▶ **What to work on**
In the listing below, locate the line containing "scientific name: Dasyurus maculatus" and the line containing "A: Ferret badger (Melogale).". Output both of them and every line between, exactly as written, and nothing more.

★ ★ ★ ★

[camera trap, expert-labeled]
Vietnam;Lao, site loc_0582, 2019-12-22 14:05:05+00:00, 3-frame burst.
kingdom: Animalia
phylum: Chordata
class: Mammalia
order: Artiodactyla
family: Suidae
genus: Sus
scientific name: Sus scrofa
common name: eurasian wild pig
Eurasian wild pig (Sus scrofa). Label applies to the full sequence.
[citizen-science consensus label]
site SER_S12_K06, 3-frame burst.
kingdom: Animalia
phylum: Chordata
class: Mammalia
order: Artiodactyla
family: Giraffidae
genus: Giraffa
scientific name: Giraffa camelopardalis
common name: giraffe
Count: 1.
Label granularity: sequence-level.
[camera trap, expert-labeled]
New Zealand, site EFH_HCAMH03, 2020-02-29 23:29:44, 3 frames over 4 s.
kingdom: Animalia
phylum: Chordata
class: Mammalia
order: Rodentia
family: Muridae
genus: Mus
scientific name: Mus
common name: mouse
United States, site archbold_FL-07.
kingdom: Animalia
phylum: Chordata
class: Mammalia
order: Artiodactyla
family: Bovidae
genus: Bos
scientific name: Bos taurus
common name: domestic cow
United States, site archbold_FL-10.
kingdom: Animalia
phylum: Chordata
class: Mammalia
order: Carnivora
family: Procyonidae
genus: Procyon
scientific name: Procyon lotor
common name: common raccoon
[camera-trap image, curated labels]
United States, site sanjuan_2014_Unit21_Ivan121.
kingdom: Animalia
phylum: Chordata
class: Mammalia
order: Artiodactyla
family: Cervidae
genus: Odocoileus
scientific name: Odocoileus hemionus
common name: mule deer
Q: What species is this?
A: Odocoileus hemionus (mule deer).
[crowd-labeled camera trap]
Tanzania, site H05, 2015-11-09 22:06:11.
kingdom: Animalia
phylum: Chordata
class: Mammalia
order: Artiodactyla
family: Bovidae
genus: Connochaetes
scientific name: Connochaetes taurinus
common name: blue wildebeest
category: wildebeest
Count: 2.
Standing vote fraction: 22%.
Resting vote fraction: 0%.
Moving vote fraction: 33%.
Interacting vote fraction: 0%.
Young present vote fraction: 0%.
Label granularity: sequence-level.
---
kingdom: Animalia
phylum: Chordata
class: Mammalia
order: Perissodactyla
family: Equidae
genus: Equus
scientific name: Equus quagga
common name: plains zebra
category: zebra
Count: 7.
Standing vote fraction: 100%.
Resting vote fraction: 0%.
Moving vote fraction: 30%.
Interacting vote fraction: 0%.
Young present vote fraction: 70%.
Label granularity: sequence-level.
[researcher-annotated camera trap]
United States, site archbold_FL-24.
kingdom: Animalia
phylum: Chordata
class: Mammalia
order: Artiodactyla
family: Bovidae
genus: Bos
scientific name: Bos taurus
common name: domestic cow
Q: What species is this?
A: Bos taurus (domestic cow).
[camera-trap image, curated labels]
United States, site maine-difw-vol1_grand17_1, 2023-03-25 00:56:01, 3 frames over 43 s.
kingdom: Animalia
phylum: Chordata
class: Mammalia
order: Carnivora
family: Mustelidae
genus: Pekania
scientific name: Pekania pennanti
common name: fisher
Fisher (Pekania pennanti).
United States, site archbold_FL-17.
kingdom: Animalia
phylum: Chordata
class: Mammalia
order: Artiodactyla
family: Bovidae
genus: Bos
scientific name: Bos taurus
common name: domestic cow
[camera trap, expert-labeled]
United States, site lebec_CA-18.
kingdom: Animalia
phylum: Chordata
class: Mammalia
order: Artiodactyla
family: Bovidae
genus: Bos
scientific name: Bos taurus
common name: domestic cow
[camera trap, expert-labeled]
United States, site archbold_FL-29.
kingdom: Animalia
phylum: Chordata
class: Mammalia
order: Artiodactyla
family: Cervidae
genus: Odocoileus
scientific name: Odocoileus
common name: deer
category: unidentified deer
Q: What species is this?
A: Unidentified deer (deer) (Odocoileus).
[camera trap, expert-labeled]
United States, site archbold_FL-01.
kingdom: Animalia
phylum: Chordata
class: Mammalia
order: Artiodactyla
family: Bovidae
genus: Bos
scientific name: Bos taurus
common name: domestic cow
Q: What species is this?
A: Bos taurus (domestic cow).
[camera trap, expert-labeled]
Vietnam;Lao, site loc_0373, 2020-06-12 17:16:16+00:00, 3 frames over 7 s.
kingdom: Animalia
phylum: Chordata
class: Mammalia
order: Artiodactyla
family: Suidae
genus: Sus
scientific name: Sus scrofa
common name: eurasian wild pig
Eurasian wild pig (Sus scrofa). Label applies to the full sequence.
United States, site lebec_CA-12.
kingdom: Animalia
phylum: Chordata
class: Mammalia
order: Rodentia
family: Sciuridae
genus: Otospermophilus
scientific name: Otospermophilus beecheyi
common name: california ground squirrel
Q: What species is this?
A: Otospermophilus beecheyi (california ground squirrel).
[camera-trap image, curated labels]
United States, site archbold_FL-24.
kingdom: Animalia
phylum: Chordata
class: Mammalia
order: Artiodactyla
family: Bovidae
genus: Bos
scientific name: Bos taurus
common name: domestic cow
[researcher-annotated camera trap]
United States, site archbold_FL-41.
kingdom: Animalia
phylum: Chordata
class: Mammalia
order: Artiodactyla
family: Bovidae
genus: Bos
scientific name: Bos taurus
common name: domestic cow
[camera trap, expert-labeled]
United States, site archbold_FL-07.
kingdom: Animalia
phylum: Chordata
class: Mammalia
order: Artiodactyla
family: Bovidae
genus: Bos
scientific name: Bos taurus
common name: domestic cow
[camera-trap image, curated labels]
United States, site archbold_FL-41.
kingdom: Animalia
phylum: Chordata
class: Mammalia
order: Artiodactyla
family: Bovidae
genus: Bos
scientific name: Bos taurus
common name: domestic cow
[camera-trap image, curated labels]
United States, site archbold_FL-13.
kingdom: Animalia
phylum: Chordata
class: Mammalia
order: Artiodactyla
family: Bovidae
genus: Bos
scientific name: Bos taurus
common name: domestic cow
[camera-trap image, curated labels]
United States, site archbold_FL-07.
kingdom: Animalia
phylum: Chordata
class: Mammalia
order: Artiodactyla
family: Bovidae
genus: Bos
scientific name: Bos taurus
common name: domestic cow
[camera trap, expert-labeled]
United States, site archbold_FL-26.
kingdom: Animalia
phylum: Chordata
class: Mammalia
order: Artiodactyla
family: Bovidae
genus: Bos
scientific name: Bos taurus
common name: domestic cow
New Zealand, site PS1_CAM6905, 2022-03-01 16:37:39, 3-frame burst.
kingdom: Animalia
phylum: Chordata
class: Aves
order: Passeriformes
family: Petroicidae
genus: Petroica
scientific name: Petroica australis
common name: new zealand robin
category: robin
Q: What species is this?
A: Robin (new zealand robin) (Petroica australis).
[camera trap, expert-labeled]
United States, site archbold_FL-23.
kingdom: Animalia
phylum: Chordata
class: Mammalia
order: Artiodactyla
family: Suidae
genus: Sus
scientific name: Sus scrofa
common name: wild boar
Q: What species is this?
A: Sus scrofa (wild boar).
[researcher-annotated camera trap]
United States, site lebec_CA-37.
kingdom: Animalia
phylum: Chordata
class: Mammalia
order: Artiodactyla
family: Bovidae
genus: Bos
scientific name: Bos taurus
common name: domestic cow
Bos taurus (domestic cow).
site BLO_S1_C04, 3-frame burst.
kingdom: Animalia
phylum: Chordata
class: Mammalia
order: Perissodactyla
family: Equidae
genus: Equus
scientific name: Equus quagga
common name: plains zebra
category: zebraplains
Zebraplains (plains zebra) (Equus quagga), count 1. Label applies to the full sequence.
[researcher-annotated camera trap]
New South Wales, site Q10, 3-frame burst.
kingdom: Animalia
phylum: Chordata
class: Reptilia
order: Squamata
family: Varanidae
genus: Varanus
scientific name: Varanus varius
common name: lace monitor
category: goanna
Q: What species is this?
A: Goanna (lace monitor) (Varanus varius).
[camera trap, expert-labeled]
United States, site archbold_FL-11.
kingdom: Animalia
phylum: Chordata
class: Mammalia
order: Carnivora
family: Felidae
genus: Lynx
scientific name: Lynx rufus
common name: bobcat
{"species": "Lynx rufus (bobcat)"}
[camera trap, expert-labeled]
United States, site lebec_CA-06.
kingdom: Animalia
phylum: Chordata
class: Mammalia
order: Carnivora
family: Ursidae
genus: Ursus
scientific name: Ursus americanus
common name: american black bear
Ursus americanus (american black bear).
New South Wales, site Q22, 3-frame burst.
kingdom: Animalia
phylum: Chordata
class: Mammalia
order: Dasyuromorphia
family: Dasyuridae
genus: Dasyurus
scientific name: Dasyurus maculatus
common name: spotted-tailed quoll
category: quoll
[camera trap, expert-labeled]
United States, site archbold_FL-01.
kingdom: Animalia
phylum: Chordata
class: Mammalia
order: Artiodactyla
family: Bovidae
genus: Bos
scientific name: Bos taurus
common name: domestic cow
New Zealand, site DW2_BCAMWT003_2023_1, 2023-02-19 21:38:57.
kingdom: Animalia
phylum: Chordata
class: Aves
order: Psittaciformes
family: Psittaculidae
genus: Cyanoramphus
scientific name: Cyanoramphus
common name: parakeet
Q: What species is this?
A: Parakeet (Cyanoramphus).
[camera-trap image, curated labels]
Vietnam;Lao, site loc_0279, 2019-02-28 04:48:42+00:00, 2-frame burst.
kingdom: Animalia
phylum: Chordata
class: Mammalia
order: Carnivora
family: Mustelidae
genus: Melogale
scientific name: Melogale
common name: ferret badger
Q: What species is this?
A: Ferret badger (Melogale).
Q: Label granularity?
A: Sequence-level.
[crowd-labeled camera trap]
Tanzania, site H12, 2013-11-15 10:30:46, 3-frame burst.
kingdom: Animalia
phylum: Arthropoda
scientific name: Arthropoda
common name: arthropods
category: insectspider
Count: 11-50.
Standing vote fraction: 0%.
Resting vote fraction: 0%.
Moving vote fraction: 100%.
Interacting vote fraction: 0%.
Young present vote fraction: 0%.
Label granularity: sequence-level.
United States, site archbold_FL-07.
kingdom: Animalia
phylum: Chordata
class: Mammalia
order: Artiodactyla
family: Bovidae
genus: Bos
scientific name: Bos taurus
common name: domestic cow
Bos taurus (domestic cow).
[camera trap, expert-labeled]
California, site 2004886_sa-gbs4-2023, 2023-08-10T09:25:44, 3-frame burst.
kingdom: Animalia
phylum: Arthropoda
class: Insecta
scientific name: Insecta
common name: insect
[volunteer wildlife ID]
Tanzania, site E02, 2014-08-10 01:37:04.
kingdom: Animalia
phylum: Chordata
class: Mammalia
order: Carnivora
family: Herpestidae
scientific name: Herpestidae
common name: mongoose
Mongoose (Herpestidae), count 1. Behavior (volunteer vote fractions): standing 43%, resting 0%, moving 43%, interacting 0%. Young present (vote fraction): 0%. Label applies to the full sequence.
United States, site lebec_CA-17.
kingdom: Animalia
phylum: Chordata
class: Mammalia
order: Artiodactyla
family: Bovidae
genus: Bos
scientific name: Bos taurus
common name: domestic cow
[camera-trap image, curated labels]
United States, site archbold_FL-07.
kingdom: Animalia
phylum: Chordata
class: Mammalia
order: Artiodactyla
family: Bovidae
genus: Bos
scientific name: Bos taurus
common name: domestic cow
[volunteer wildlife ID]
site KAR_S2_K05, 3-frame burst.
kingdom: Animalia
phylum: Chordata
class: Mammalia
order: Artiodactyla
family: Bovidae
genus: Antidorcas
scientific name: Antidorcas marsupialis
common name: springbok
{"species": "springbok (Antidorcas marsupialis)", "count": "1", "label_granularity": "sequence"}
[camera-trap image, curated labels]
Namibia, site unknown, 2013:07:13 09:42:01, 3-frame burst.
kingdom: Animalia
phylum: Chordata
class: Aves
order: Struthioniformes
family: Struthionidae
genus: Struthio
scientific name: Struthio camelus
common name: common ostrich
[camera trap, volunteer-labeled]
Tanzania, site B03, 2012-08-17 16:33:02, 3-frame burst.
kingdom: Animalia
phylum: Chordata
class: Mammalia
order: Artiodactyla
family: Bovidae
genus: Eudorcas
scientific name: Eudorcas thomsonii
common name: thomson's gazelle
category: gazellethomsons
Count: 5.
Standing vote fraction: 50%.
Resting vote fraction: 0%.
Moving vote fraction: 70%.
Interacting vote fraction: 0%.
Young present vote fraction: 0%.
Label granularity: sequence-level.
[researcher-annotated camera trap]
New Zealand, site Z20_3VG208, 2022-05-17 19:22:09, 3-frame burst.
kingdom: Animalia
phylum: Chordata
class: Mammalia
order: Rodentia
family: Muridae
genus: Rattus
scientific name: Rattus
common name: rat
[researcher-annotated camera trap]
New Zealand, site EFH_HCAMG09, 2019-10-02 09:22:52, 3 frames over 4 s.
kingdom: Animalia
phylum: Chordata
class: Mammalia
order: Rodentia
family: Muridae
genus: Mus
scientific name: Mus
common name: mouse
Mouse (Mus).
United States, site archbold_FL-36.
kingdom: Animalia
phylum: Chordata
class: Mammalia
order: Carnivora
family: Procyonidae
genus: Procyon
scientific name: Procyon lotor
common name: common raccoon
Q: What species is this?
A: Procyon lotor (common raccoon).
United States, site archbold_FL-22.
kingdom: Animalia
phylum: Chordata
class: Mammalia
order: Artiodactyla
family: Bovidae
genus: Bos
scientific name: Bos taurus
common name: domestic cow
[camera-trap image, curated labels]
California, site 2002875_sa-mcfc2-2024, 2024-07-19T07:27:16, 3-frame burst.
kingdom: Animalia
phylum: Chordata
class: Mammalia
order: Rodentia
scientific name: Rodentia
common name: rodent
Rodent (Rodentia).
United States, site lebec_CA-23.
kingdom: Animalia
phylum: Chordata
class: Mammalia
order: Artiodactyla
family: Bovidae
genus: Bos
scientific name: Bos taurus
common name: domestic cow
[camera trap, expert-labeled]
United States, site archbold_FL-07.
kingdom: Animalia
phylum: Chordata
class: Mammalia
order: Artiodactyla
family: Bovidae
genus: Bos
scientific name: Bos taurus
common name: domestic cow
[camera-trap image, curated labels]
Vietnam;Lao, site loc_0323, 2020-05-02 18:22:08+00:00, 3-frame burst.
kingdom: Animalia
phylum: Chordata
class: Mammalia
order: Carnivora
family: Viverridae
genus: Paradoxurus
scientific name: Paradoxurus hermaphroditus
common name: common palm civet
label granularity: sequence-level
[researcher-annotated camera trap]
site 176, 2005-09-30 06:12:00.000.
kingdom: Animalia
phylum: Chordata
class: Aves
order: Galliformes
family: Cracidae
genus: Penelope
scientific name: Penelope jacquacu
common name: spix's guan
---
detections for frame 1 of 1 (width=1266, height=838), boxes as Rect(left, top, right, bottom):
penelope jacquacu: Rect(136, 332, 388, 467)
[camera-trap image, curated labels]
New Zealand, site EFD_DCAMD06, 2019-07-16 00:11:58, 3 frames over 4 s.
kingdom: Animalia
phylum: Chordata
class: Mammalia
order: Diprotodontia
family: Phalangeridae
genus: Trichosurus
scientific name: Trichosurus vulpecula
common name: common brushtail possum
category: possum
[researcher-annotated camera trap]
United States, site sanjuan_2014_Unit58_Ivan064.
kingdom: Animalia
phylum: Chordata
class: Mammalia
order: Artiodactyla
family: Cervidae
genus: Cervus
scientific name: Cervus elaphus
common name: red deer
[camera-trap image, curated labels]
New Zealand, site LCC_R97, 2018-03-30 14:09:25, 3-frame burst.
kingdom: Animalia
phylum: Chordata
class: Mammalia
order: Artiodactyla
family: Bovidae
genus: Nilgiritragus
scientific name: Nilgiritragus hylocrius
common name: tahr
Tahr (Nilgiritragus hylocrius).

★ ★ ★ ★

▶ **Solution for this task**
scientific name: Dasyurus maculatus
common name: spotted-tailed quoll
category: quoll
[camera trap, expert-labeled]
United States, site archbold_FL-01.
kingdom: Animalia
phylum: Chordata
class: Mammalia
order: Artiodactyla
family: Bovidae
genus: Bos
scientific name: Bos taurus
common name: domestic cow
New Zealand, site DW2_BCAMWT003_2023_1, 2023-02-19 21:38:57.
kingdom: Animalia
phylum: Chordata
class: Aves
order: Psittaciformes
family: Psittaculidae
genus: Cyanoramphus
scientific name: Cyanoramphus
common name: parakeet
Q: What species is this?
A: Parakeet (Cyanoramphus).
[camera-trap image, curated labels]
Vietnam;Lao, site loc_0279, 2019-02-28 04:48:42+00:00, 2-frame burst.
kingdom: Animalia
phylum: Chordata
class: Mammalia
order: Carnivora
family: Mustelidae
genus: Melogale
scientific name: Melogale
common name: ferret badger
Q: What species is this?
A: Ferret badger (Melogale).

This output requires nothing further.